# Start of GIVEN PASSAGE

Because so many of these sonnets were written to encourage a hesitant friend to marry and reproduce, that intertextual echoing would be a rich vein to explore for Robin and Cormoran as well as Nick and Ilsa and the difficulties conceiving a child (figuratively with Strike-Ellacott, literally with their good friends). Strike’s own conception in a New York bar and Charlotte’s lost child could be part of this referencing as well.
I’m curious, too, about the parallels between the Sonnets and their equivalent numbers in the Book of Psalms, a subject explored by Alastair Fowler in Triumphal Forms: Structural Patterns in Elizabethan Poetry and by Ira Zinman in Shakespeare’s Sonnets and the Bible: A Spiritual Interpretation with Christian Sources. Scholarship suggests that the Bard of Avon wrote his sonnets with the Psalter as his literary backdrop something like what Rowling has done with her epigraph sources in the Strike series. Forgive me for wondering if she is not highlighting the spiritual substance of her work in choosing the Sonnets which have the Bible as their intertextual core reference.
(4) Mythic Templates: Since Joanne Gray broke the mythological code of the Cormoran Strike series — see the post she and I wrote in 2017 about Rokeby and Leda as the Swan and Zeus as well as Cormoran and Robin as Castor and Pollux, the semi-divine boxer and the all-too mortal driver — we’ve known that this is the core myth of Galbraith’s books. See the @zsenyasq find about the Ritz paintings of the rape of Leda by the Swan we are almost sure to see in the first chapters of Ink Black Heart.

# End of GIVEN PASSAGE

WRITTEN PROBLEM: Carry on the commentary about the Cormoran Strike series, picking up after its final sentence.

# Start of DATASET ROWS

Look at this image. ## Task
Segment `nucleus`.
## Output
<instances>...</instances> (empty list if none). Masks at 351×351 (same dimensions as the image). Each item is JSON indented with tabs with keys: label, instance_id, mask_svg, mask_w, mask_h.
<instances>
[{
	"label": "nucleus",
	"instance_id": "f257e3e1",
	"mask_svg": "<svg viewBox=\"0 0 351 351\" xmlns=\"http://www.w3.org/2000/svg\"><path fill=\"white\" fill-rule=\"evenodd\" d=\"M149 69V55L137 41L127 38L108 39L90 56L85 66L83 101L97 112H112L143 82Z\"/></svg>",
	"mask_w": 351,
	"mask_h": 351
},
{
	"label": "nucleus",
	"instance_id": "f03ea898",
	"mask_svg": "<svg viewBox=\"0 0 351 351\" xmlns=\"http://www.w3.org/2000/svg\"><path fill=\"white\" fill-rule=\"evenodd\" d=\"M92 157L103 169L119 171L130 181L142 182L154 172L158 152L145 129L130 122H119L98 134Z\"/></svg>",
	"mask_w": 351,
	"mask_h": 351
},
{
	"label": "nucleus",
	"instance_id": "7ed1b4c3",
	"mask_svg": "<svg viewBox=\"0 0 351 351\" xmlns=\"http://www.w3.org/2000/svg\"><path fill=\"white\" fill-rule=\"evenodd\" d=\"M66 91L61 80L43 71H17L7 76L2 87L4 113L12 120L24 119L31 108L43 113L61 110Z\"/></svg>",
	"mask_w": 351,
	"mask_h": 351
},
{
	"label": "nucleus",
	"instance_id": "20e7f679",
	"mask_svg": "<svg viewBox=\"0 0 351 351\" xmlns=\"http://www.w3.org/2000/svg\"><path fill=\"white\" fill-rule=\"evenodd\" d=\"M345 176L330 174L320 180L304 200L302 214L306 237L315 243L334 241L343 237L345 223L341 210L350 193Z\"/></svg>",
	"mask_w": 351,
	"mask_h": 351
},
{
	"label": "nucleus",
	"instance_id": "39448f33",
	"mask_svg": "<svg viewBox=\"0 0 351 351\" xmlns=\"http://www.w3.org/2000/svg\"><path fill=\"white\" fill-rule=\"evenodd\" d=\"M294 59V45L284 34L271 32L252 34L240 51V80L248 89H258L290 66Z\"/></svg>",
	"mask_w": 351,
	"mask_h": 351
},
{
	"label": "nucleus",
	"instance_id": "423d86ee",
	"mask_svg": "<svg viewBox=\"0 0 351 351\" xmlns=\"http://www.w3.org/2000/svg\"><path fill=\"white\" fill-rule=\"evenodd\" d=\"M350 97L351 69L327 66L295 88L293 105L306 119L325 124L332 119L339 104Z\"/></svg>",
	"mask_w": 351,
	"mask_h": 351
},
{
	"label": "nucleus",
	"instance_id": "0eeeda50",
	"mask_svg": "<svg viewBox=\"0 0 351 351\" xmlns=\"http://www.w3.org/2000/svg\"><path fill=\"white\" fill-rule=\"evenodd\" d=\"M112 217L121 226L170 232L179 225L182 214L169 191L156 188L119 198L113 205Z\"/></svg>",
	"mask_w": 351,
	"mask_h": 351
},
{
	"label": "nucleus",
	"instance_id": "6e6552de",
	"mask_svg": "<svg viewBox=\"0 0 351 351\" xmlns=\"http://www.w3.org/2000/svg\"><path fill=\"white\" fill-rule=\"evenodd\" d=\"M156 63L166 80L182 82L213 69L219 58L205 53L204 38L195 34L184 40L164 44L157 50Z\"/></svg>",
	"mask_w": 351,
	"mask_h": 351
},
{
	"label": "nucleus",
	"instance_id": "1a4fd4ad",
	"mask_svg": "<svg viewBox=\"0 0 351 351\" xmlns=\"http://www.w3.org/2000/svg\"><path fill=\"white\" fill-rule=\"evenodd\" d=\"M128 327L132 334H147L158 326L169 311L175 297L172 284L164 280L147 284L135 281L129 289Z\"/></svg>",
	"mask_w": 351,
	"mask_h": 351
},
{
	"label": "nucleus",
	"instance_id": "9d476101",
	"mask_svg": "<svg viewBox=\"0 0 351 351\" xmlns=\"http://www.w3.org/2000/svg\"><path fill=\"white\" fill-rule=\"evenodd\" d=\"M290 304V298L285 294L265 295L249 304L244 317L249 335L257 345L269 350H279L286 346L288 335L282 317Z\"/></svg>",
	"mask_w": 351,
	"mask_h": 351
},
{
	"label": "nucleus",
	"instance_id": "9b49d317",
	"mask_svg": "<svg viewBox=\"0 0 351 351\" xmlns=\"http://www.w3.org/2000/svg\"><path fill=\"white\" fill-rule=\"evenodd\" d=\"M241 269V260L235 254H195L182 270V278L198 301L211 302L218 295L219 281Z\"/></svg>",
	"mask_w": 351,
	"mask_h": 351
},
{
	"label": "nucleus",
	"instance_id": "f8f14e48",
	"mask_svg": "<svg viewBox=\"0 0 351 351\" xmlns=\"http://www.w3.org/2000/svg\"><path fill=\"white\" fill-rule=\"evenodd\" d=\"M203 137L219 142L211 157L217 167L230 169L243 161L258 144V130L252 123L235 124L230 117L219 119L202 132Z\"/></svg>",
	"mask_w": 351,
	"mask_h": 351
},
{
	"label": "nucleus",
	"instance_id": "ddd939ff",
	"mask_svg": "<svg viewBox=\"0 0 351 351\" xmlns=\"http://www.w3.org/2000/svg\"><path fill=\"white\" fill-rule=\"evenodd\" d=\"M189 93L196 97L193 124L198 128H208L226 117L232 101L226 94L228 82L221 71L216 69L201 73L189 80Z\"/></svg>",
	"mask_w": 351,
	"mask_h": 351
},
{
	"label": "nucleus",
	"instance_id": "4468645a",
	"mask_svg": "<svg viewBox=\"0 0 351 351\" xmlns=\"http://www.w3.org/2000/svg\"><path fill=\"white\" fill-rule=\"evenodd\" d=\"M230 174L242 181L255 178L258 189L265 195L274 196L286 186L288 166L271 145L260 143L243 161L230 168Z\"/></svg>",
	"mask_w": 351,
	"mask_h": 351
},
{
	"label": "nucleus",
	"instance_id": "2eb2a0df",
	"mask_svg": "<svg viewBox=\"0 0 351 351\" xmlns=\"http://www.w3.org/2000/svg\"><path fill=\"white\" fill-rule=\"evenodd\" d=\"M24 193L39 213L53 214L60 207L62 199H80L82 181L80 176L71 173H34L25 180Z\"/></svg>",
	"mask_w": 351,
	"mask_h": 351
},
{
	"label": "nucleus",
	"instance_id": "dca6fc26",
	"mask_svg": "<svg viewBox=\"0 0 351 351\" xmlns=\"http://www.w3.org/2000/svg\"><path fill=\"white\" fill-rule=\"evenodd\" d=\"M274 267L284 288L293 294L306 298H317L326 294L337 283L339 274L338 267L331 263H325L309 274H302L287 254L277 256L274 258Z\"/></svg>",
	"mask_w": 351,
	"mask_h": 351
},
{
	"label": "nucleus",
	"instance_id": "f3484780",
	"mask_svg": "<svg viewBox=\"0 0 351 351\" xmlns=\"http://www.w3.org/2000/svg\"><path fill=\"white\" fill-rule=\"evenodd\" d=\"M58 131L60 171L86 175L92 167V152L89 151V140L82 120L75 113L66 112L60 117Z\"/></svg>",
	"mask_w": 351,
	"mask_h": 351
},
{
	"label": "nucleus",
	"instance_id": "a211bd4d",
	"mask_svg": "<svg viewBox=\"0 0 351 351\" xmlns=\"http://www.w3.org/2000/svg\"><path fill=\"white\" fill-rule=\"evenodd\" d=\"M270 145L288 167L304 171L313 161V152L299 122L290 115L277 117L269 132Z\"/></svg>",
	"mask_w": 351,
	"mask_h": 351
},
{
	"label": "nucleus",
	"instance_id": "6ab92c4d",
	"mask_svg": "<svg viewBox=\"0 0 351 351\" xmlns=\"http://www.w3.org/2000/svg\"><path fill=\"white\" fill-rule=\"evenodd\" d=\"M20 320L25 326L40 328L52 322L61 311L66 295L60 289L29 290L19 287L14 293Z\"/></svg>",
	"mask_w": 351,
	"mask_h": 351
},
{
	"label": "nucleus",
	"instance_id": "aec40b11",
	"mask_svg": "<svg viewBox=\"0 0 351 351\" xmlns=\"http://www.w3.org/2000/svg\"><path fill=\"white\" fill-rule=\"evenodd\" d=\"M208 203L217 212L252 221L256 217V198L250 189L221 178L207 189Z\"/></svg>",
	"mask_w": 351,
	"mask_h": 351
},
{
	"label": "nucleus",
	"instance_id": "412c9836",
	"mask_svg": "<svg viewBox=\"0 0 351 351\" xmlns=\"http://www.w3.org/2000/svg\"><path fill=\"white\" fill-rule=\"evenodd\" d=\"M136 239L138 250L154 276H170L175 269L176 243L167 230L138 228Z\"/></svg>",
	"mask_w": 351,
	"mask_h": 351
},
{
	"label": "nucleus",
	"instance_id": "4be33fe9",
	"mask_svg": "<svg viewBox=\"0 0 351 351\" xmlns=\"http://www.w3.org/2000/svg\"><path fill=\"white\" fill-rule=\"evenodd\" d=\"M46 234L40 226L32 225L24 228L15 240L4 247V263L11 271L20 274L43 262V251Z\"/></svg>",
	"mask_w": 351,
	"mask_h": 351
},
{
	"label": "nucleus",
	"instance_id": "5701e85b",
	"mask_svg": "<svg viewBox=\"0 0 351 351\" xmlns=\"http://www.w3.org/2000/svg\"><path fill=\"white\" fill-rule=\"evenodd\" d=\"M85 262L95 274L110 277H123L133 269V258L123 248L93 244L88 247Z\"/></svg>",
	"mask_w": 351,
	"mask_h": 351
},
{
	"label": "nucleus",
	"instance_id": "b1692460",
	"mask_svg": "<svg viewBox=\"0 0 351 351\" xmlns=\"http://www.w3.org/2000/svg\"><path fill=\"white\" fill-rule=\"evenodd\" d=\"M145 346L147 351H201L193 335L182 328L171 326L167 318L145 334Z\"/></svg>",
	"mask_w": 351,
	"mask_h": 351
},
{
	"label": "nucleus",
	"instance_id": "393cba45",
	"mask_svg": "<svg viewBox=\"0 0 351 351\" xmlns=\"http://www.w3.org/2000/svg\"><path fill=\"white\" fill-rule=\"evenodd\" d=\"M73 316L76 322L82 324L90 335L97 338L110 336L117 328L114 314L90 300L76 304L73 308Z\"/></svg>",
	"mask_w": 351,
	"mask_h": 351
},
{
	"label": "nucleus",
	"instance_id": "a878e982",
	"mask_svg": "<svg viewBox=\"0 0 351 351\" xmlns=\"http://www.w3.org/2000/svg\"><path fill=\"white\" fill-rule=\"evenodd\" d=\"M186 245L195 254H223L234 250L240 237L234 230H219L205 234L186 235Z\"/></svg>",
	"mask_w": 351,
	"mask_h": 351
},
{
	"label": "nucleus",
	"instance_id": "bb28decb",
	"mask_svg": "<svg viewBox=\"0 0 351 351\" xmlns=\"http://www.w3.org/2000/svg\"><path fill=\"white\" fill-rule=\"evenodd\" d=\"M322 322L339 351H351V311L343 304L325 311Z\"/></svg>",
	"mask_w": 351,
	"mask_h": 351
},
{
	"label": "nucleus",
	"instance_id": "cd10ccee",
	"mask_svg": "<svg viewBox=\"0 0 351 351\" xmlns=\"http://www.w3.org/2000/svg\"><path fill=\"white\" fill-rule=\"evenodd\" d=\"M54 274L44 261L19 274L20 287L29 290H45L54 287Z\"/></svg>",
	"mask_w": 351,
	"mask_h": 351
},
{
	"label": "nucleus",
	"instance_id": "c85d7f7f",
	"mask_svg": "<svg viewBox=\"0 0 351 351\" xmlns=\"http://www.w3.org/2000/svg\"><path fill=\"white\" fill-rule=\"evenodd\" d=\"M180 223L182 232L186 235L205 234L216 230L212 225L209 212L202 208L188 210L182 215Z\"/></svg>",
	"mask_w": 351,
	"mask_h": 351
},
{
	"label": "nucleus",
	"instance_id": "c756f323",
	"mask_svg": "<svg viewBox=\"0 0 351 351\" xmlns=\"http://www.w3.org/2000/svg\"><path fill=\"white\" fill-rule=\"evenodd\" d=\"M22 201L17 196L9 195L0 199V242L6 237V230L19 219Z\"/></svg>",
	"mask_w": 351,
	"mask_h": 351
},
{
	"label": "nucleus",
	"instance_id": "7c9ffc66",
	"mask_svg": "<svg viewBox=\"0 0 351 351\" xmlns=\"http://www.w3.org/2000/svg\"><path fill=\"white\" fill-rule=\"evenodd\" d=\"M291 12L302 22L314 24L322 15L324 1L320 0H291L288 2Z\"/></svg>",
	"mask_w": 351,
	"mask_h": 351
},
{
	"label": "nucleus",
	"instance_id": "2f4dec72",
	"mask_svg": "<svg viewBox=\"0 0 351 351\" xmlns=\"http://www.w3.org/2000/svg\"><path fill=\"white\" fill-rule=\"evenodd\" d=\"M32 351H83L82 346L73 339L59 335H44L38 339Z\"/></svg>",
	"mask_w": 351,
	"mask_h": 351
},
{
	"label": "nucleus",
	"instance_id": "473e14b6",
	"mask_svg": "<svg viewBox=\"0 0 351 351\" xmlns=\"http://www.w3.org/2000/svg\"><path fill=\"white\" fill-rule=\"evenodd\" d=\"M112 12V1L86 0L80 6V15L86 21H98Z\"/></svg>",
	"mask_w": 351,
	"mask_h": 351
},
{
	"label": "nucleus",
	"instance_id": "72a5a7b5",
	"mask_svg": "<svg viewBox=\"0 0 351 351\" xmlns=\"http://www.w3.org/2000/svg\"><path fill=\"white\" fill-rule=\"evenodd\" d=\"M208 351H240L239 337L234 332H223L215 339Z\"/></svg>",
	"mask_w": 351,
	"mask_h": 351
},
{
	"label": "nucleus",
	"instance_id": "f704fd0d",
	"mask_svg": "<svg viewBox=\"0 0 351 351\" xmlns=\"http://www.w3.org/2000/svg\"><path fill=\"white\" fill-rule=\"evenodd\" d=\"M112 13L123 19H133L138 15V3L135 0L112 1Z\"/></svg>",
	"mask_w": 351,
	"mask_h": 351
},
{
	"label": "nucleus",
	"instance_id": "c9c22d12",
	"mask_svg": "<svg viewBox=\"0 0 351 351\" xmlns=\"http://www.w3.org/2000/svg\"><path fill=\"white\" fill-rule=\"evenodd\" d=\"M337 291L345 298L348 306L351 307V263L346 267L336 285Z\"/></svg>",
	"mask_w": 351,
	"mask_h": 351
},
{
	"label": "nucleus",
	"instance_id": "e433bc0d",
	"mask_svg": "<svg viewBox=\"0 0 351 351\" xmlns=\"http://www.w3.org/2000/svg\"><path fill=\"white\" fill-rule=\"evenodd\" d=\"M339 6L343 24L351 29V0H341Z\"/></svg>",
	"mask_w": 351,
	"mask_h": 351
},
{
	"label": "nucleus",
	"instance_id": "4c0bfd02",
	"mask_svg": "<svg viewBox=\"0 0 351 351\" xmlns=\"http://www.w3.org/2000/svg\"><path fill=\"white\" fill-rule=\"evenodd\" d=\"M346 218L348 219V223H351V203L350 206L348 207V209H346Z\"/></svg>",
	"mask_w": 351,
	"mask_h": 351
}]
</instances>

# End of DATASET ROWS

WRITTEN REPLY:
Rowling has a concurrent myth being re-told in the series, namely, that of Cupid and Psyche. As explained in my A Mythological Key to Cormoran Strike? The Myth of Eros, Psyche, and Venus and Troubled Blood: Robin’s Two Perfumes The Meaning of Philosychos and Narciso, psychologist-wannabe Robin plays the part of Psyche, Strike of Eros, and Charlotte as the furious Venus in Strike5 especially but in all the books so far. If she continues within the template of this myth in Ink Black Heart, having in the ‘Best Mate’ office scene in Blood reproduced Psyche’s exposure of Cupid with light and knife, we should see the trials of Psyche by Venus in Strike6. See Mythological Key and Robin’s Two Perfumes for the impossible tests the Goddess of Love sets for her rival in the myth and how they might be reproduced in the next novel.
(5) Parallel Series Idea: Most of the writing I’ve been doing this month it seems has been about how Rowling is playfully writing her Strike series in parallel with their equivalent numbers in the Harry Potter books, i.e., Cuckoo’s Calling with Philosopher’s Stone, The Silkworm with Chamber of Secrets, etc. This would mean, we will have strong notes of Harry Potter and the Half-Blood Prince in Ink Black Heart, perhaps as strong as the almost ridiculous echoing of Goblet of Fire in Lethal White (see here and here for those).
Louise Freeman has already made predictions along these lines. I think the most credible is that Rokeby, who was off-stage and the cause of Strike’s anger in Troubled Blood the way Dumbledore was to Harry in Order of the Phoenix, will be center stage in Ink Black Heart, perhaps through his autobiography, perhaps in Pensieve sessions with his petulant off-spring, talking about the core mystery of the book, “Who Killed Leda Strike?,” and that he will die by the story finish. Insomuch as Charlotte is the Strike series equivalent of the Dark Lord, I’m obliged to guess her history will be revealed in Strike6 as well. The story won’t lack drama if we head into the Pensieve with Strike’s memories of and discoveries about Charlotte’s past.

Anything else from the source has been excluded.